World's largest, well-preserved Maar volcano group found in Inner Mongolia
Maar volcano groups found in Zhuozi county in Ulanqab League in North China’s Inner Mongolia autonomous region [Photo/http://news.cctv.com]
One of the world's rarest Maar volcano groups was found in Zhuozi county in Ulanqab League in North China’s Inner Mongolia autonomous region, news agency Xinhua reported on Jan 8.
Professor Ding Yi's team from Hebei GEO University recently published a related paper in the Journal Geological Review to introduce the discovery.

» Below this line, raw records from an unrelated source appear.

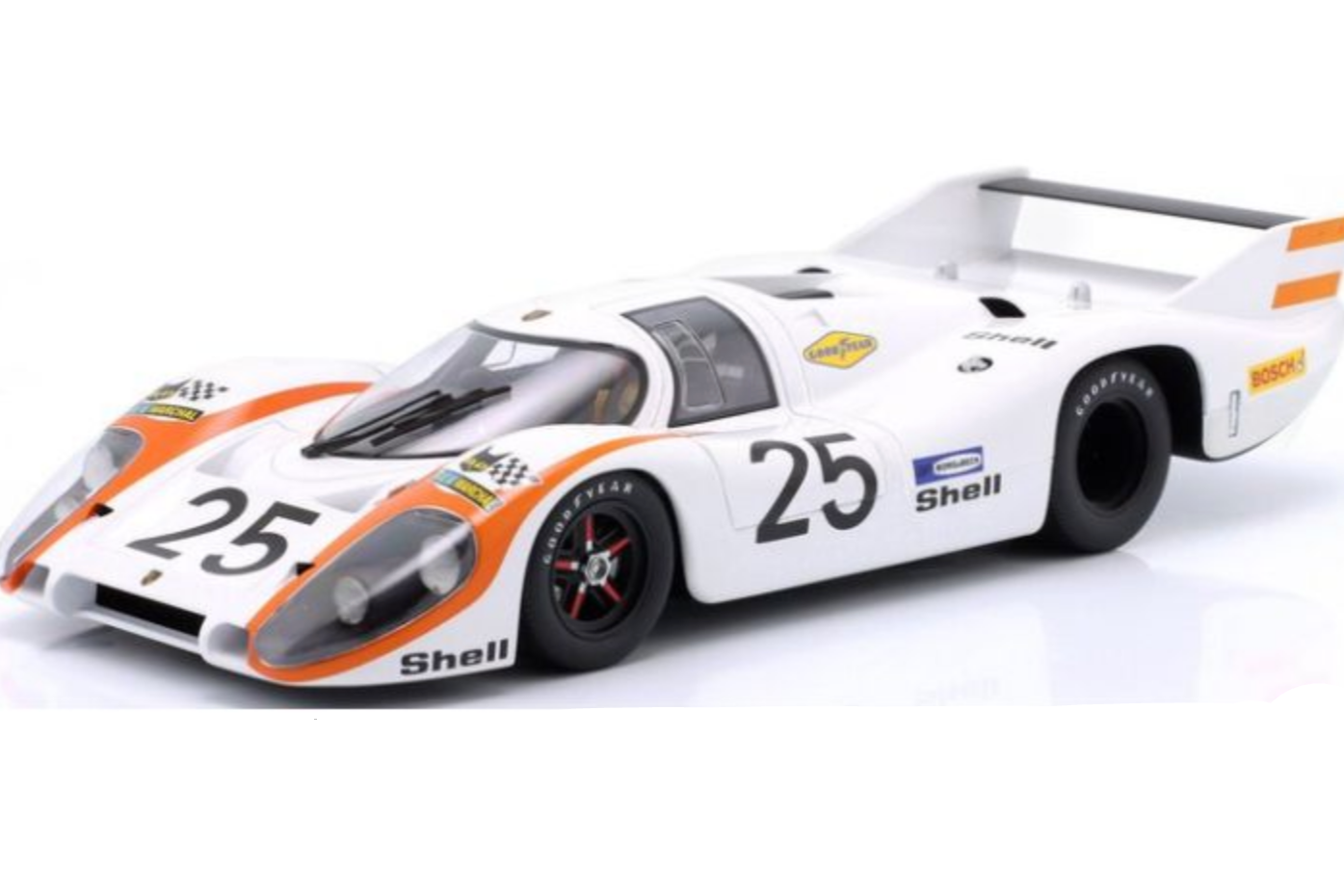Werk83 Porsche 917 LH 4.5L #25 Team Porsche System Engineering 24h LeMans 1970 1:18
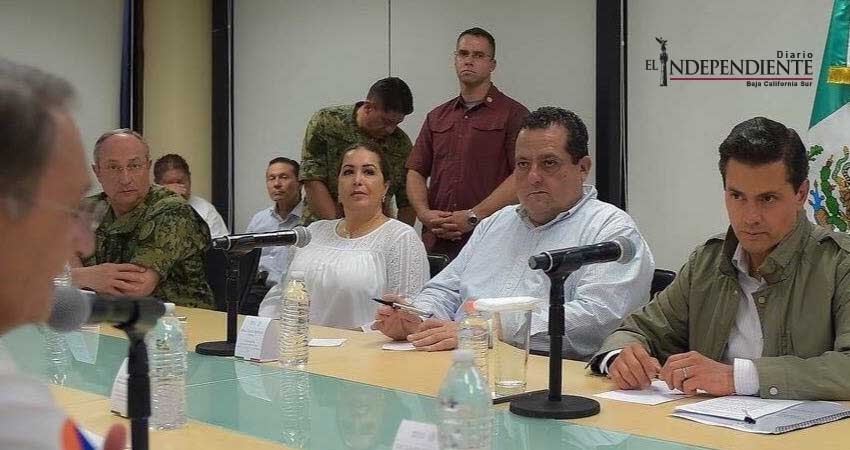 Arriba EPN a Los Cabos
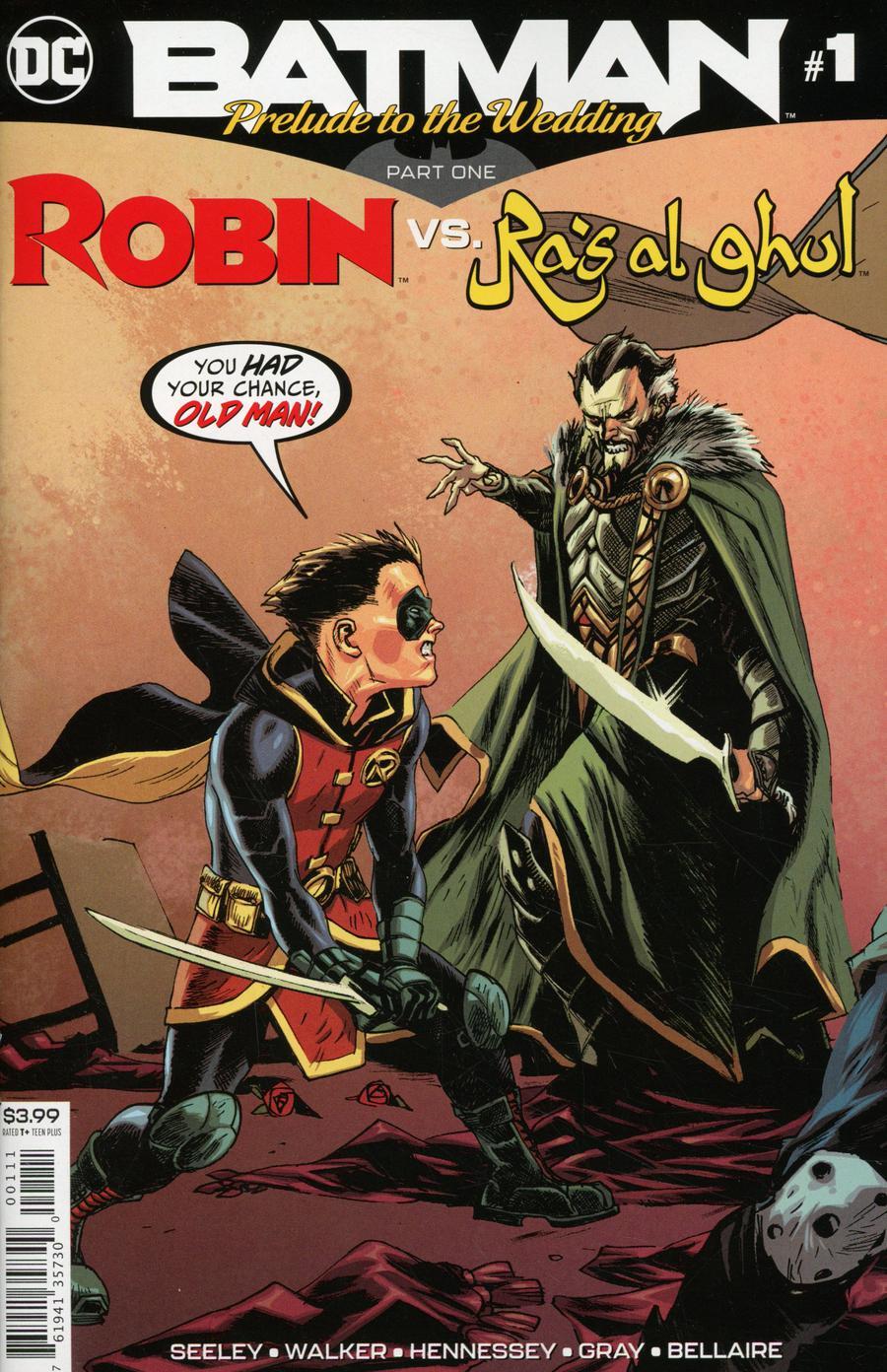 Batman Prelude To The Wedding Robin vs Ras Al Ghul Vol. 1 #1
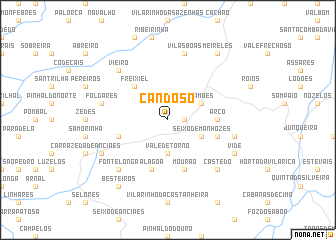 map of Candoso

A Maar is a low-relief, broad volcanic crater formed by shallow explosive eruptions. The explosions are usually caused by the heating and boiling of groundwater when magma invades the groundwater table. Maars often fill with water to form a lake.
Maar is named after a negative terrain volcano in Eifel in Germany, which is the first Maar volcano group found and recognized in the world. Local residents call the small lake formed by this crater the "Maar".
In his paper, Ding pointed out that the newly founded Maar volcano group is the largest and most well-preserved in the world in terms of its scale and preservation.
The volcano group in Zhuozi is huge and dense. There are more than 100 craters within a 180 square kilometers radius and most of which are 100 to 400 meters in diameter.
According to statistics and measurement, there are 116 craters with a diameter greater than 50 m and the depth of the craters is 20-25 meters.
In addition, the caprock Hanoiba olive basalt is widely distributed in this area. Its formation date is 33 million to 9.4 million years ago, which means that the formation of this Maar volcano group was later than the time when Hanoiba olive basalt was formed.